Archive for the ‘government bonds’ Category
I’m sure there are quite a few income trust investors who got badly burned in Ottawa’s Halloween “all trick, no treat” surprise last year. So far, we have lamented on the situation long enough. The next thing to do is to find what other income-generating investment vehicles might be suitable for our subscribers..
The first thought that sprung to mind was bank stocks. They are rock-solid, supported by strong profits on top of offering dividends. The only problem is that bank dividends typically generate yields from 2.8% to 3.8%, which pale in comparison to the 6% to 12% that income trusts were offering. But, if you wish to avoid headaches and heartache, bank stocks might not be a bad idea, particularly considering how well these stocks have performed recently.
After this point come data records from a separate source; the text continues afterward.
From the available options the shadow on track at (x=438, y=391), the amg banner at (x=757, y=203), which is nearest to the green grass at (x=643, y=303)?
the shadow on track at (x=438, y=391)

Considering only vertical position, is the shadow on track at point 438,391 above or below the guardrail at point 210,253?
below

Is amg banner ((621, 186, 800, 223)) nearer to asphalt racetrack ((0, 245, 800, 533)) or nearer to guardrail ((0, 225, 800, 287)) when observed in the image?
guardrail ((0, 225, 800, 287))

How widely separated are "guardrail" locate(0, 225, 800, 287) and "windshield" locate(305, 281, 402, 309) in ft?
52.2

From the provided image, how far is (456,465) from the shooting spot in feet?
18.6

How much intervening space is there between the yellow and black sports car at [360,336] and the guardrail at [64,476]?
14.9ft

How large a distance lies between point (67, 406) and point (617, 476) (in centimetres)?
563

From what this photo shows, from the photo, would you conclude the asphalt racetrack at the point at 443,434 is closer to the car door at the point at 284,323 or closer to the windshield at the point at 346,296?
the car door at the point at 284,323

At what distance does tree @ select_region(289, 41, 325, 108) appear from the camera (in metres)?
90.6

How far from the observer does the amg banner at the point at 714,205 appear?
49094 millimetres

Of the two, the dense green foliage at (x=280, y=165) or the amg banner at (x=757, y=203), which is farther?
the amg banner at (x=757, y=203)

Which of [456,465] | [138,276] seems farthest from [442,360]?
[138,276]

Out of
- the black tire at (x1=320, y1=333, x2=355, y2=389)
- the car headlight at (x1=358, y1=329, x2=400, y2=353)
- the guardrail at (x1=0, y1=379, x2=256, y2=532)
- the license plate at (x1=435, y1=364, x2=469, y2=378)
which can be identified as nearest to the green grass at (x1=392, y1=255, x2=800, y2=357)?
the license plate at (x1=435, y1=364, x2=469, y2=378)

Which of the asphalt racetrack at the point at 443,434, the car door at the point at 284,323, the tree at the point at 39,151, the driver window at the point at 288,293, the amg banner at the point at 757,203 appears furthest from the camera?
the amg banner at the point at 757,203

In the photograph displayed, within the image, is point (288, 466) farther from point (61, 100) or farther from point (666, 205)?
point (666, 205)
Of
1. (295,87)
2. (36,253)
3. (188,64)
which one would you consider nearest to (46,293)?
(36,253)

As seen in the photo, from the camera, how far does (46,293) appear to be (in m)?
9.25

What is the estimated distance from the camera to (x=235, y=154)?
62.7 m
Another option are quality preferred shares. Over the years, preferred shares have lost the popularity contest to income trusts. The downside to investing in preferred shares is that they offer little in terms of market price appreciation, and they are sensitive to interest rate fluctuations like bonds. However, their quarterly distributions are a much safer bet than common stock dividends, and currently, their yields sit around 4.5%.
Cold chills that Ottawa has sent down the spines of many Canadians have had an effect similar to the intoxicating effect of alcohol — that increasing your consumption only beautifies the ugliest people in the bar. Suddenly, it matters little how uninviting the low interest environment really is, as many Canadians settle for 4% on GICs and similar instruments.